O tráfico de drogas movimenta cerca de 500 mil milhões de dólares por ano, segundo dados indiretos, algumas cifras chegam à quantia de 1 bilião. "O dinheiro não está nas favelas nem nos morros, faz parte do sistema financeiro e sustenta os grandes bancos", continuou Arbex. Para ele, o discurso da guerra ao narcotráfico é vazio, pois os países que se colocam como combatentes às drogas fazem parte da corrente altamente rentável do tráfico, logo, resistem tanto à legalização.
O jornalista explicitou a relação do tráfico de drogas com o de armas. Jogou luz ao facto de que as cifras acerca do comércio de armas no Brasil são desconhecidas, e mantidas em segredo "por questões de segurança", segundo a Taurus, uma das maiores fabricantes de armas no Brasil. "Ninguém controla o dinheiro que movimenta o narcotráfico, assim como ninguém controla o dinheiro que controla o tráfico de armas. Isso serve aos interesses do capitalismo", continuou.
Carneiro explicou que o critério utilizado para determinar se uma determinada droga é ilícita ou não, é ligada à constituição da Ordem Internacional. Ou seja, um grupo de países determina, por unanimidade, quais drogas devem ou não serem aniquiladas. "Não existe fundamento científico", disse.
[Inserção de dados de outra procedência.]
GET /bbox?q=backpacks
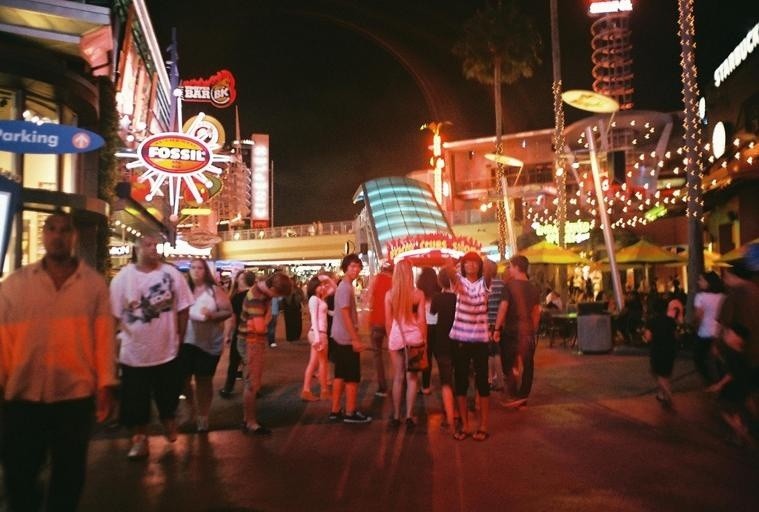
[404,342,430,372]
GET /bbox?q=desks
[552,312,578,347]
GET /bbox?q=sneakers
[300,391,320,402]
[177,414,193,434]
[406,417,414,433]
[328,408,344,421]
[127,434,150,461]
[389,414,400,428]
[166,420,177,442]
[375,387,388,397]
[196,415,209,432]
[320,391,332,401]
[343,411,373,425]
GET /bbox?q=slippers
[454,430,474,440]
[472,430,490,441]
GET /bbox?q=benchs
[571,303,608,349]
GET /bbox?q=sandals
[241,423,273,436]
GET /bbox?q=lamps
[699,96,709,126]
[712,120,734,161]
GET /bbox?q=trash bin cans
[577,301,614,354]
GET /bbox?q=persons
[693,272,726,384]
[446,253,495,441]
[237,273,292,431]
[534,270,607,311]
[109,233,196,461]
[385,261,427,432]
[705,259,759,442]
[300,274,341,401]
[267,269,305,347]
[474,258,541,411]
[213,269,264,398]
[616,277,687,346]
[369,262,394,396]
[643,300,678,407]
[181,256,234,431]
[0,211,118,512]
[329,254,372,423]
[416,267,457,434]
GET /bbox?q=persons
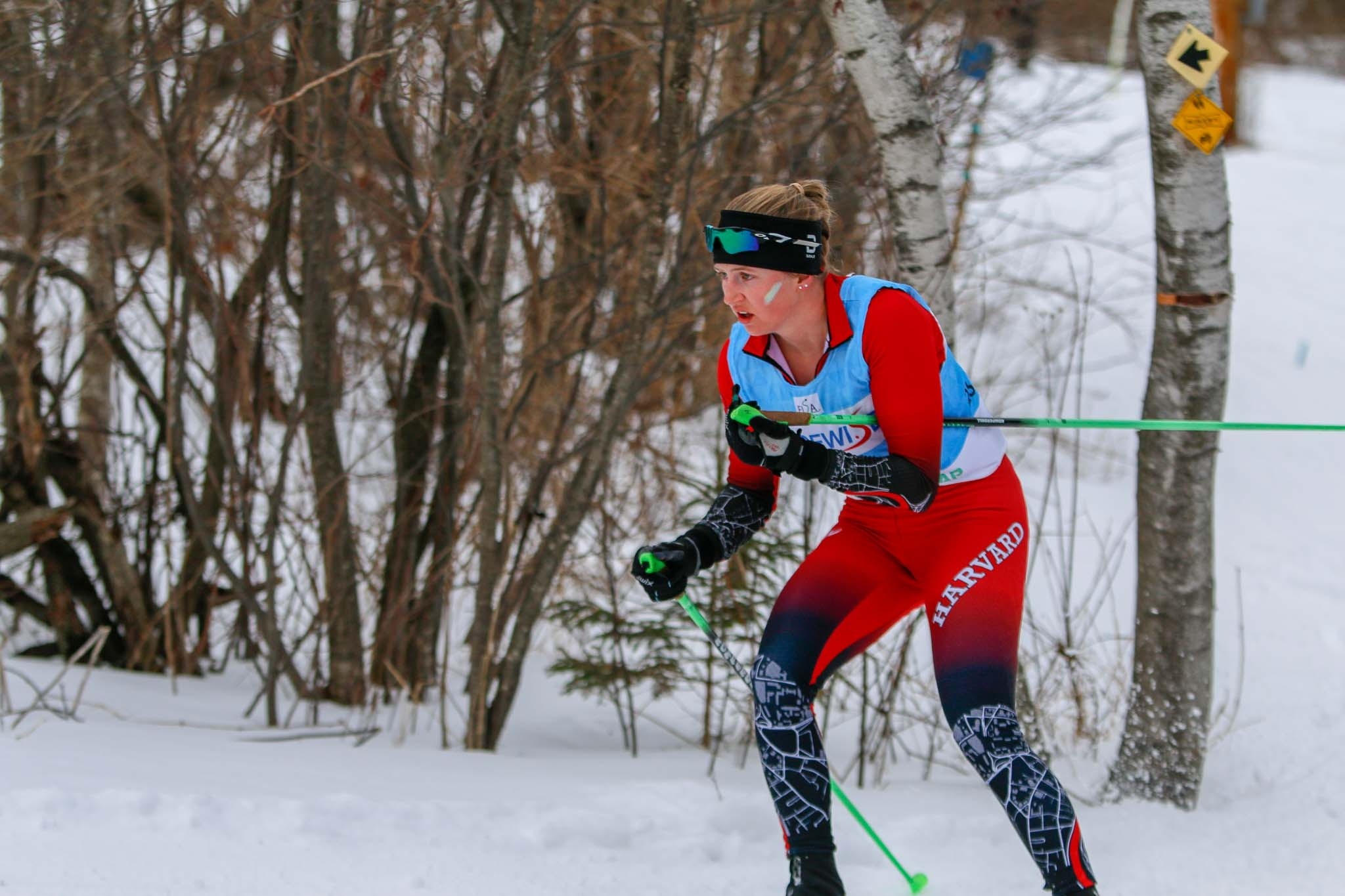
[629,178,1098,895]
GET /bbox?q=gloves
[726,401,835,484]
[631,534,701,602]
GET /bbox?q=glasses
[703,225,821,255]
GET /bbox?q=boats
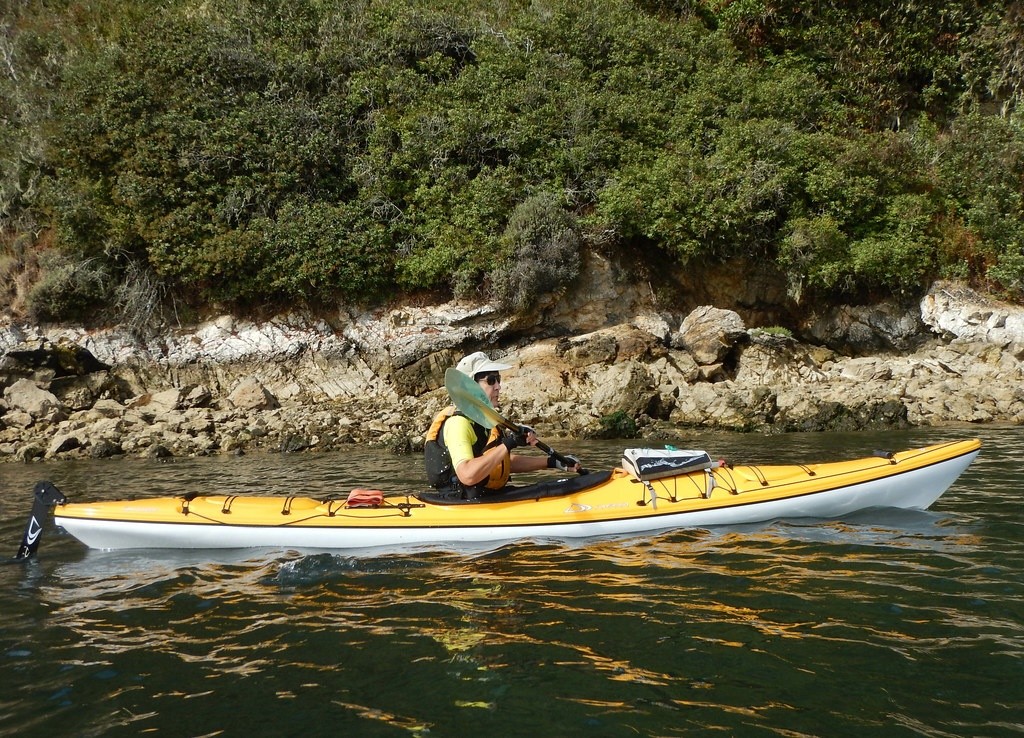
[18,438,984,555]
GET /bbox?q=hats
[455,352,514,381]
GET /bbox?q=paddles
[444,367,587,473]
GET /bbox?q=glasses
[480,375,501,385]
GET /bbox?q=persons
[424,352,582,501]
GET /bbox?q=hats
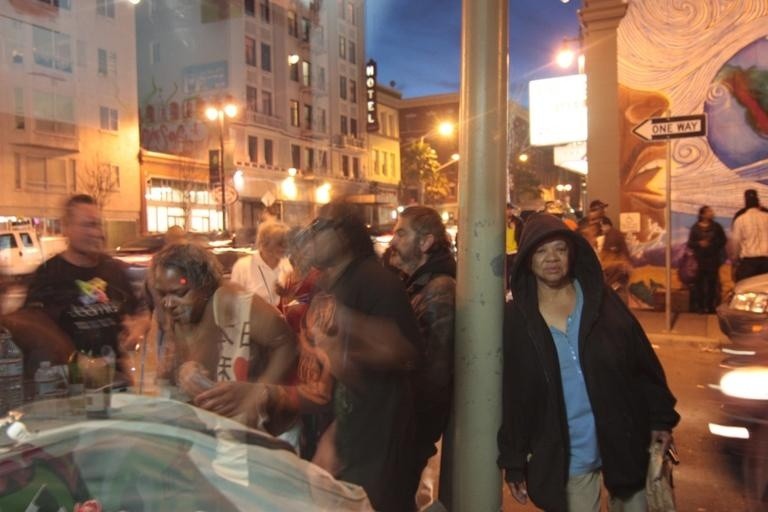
[587,199,610,211]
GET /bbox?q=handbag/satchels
[644,434,681,512]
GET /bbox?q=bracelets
[66,349,80,366]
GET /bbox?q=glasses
[310,216,344,232]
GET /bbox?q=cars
[112,230,257,284]
[713,269,768,461]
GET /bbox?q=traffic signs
[631,114,707,142]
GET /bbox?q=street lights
[417,119,458,208]
[204,103,239,229]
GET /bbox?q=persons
[493,211,680,511]
[145,220,186,369]
[73,474,145,511]
[230,216,295,313]
[144,239,297,428]
[385,204,457,510]
[292,200,430,512]
[731,186,768,284]
[277,225,324,329]
[15,191,151,405]
[505,199,633,308]
[1,248,40,417]
[686,205,727,304]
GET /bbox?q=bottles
[1,328,113,419]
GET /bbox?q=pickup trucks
[0,226,69,279]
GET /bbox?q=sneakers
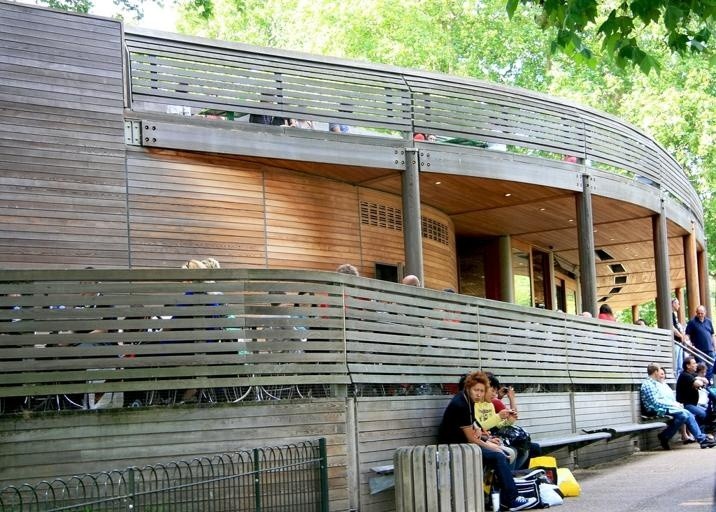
[700,435,716,449]
[657,433,673,450]
[508,495,538,512]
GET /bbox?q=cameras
[503,387,508,393]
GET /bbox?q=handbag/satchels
[495,425,531,447]
[510,456,582,508]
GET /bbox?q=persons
[641,358,716,450]
[686,304,716,386]
[414,131,436,142]
[438,370,537,511]
[634,173,654,184]
[1,257,647,410]
[563,154,577,163]
[250,89,354,134]
[546,470,553,482]
[671,297,686,371]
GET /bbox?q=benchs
[367,451,448,496]
[641,411,678,424]
[530,427,614,458]
[586,418,670,445]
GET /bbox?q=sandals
[683,437,696,444]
Segundo ele, "a esquerda é cúmplice e agente da Ordem, cenário que aparentemente está a modificar-se", completou.
Julio Delmanto trouxe à tona as consequências da política proibicionista implantada na denominada "guerra às drogas". A proibição não só não resolve a questão, como promove o desenvolvimento das indústrias farmacêuticas e das clínicas particulares, a criminalização da pobreza, o encarceramento em massa e as internações compulsórias. Para ele, a "delinquência útil", forma taxativa pela qual os usuários são denominados, é um instrumento para gerar a ilegalidade, altamente lucrativa e instrumento de controle da população.
O mote da fala de Rosana Schwartz foi a presença das mulheres frente ao tráfico de drogas, "não se fala tanto, não existem trabalhos sobre o assunto", disse. Segundo ela, há uma visão de que a mulher "é um ser que deveria ficar dentro de casa, mais propenso a ser degenerado". Sua pesquisa consiste, entre outras vertentes, em ouvir as mulheres que se envolveram no tráfico e entender as suas posições como sujeitos sociais numa realidade proibicionista e higienista. "O amor e o medo de perder o marido, na maioria das vezes, é apresentado como o principal motivo da entrada para o tráfico, e a função subalterna na mulher no meio disso tudo é evidenciado", completou.
O Brasil é um dos maiores exportadores de tabaco, de álcool e com uma indústria farmacêutica altamente lucrativa (alimentada pela indústria dos agrotóxicos e transgénicos), também é um dos países com a política de drogas mais ferrenha. "As razões do proibicionismo baseiam-se no puritanismo e no controlo social da força produtiva. O mercado clandestino é essencial para a sobrevivência do capitalismo, a proibição acrescenta valor à droga e é um prémio para os traficantes", explicou Carneiro.